Among the lines of data below, reproduce only those from the one with "Гель-масло для душа" through the one with "Sonbahar/ Kış 2020- 2021", exactly as they stand, both ends included.
***** Records provided *****
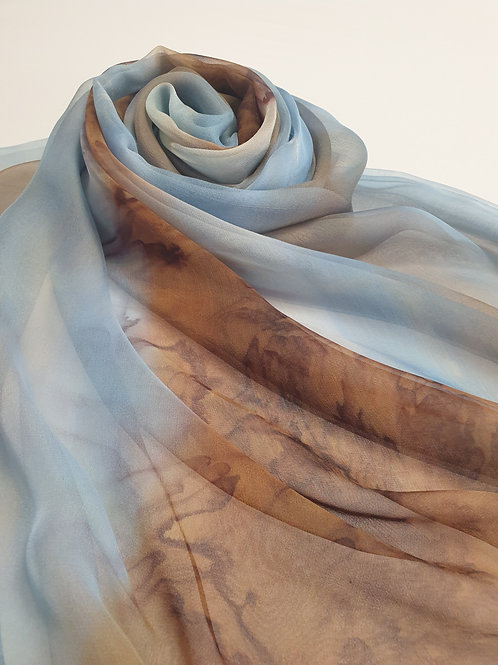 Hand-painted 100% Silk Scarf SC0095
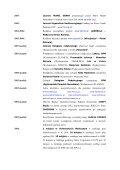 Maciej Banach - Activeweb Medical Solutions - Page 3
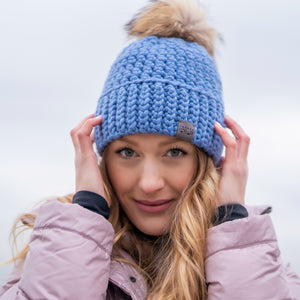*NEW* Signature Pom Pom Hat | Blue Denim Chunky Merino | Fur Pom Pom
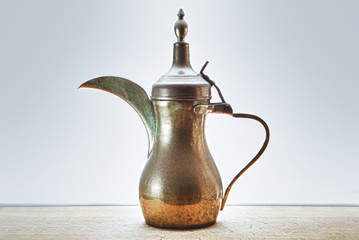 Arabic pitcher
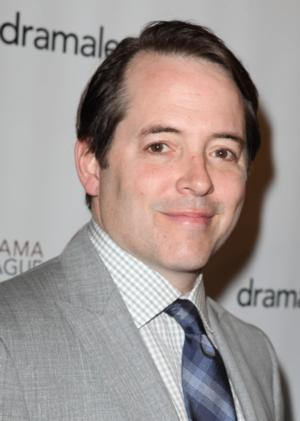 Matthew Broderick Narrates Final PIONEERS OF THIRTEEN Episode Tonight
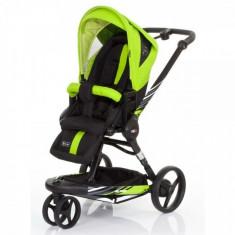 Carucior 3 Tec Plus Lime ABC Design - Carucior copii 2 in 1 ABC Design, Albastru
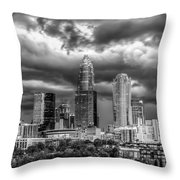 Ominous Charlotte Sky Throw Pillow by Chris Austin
*****
***** Records provided *****
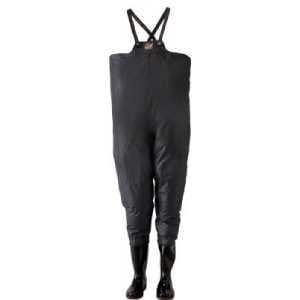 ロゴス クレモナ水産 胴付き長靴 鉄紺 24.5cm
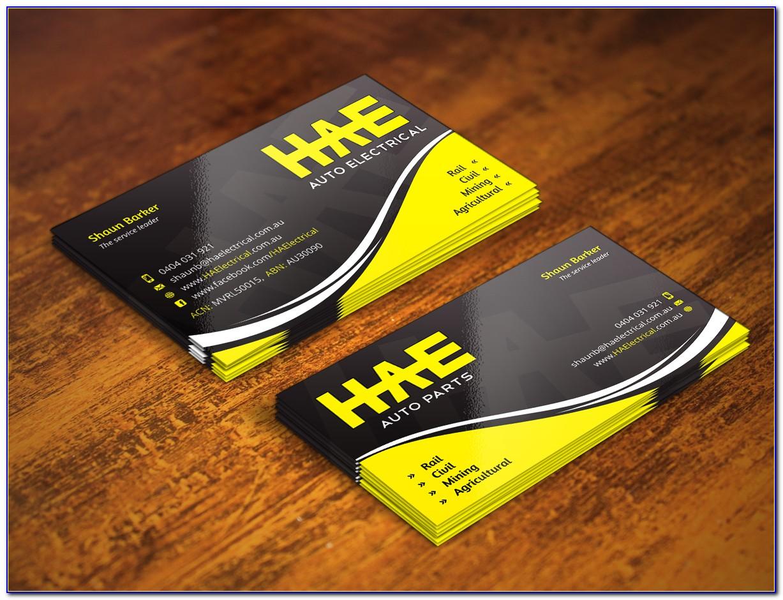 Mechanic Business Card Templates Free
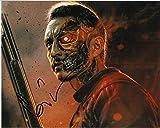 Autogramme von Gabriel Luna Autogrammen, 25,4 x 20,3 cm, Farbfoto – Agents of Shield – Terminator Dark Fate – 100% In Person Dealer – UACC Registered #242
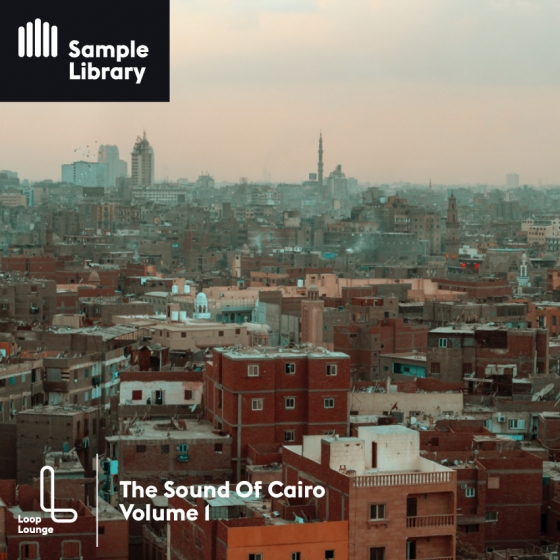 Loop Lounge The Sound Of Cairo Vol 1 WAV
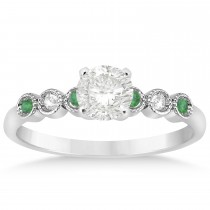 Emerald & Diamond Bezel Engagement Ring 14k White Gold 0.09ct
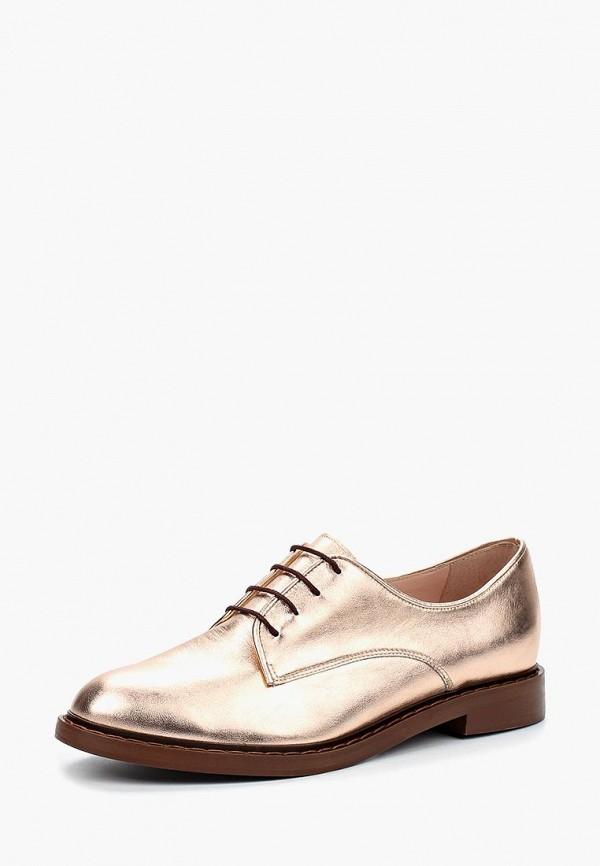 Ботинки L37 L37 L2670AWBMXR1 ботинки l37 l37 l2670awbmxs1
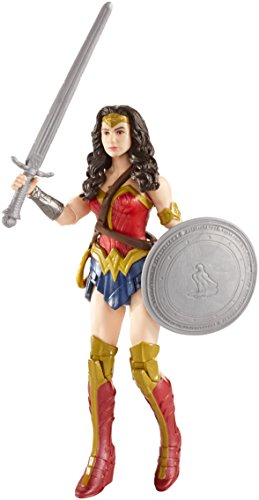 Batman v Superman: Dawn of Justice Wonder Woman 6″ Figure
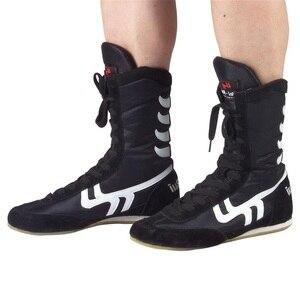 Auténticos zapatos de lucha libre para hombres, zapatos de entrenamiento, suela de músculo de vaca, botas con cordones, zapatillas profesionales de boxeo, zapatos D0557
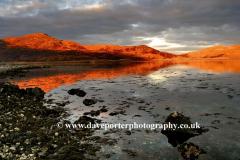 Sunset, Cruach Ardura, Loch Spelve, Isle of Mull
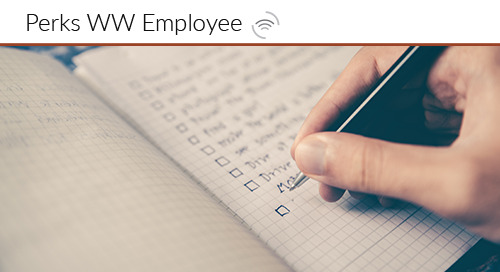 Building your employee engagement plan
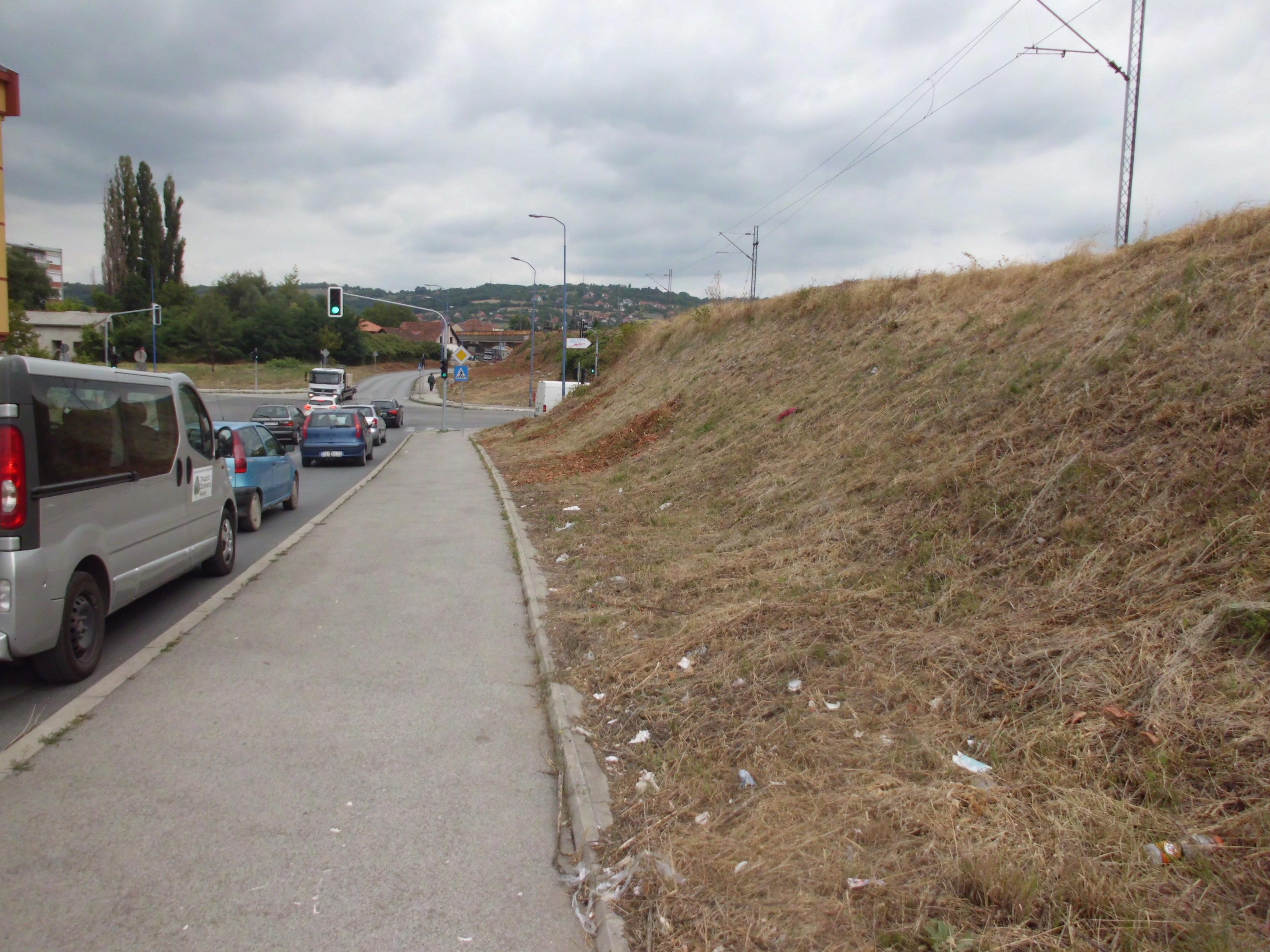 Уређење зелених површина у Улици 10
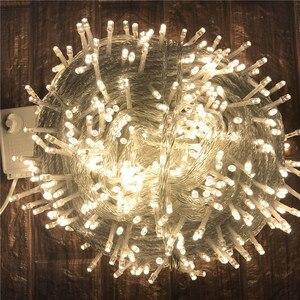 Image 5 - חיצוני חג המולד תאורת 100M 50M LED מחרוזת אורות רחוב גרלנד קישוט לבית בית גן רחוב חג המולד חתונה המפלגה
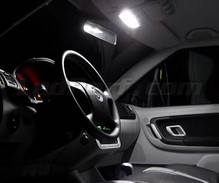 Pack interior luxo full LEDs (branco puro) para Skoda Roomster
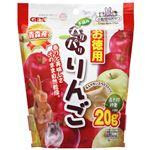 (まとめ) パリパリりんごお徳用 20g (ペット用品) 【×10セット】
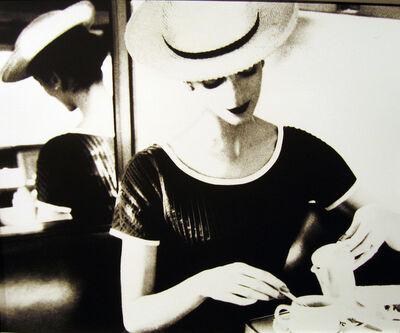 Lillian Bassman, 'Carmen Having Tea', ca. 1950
*****
***** Records provided *****
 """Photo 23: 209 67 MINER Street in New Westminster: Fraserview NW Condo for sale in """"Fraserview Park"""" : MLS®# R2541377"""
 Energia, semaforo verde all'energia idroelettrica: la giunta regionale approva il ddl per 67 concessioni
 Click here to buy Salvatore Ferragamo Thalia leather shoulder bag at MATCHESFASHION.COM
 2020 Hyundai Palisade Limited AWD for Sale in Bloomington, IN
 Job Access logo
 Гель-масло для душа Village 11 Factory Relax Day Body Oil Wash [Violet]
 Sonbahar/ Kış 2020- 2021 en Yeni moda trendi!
*****
◆ **Reply**:
 Гель-масло для душа Village 11 Factory Relax Day Body Oil Wash [Violet]
 Sonbahar/ Kış 2020- 2021 en Yeni moda trendi!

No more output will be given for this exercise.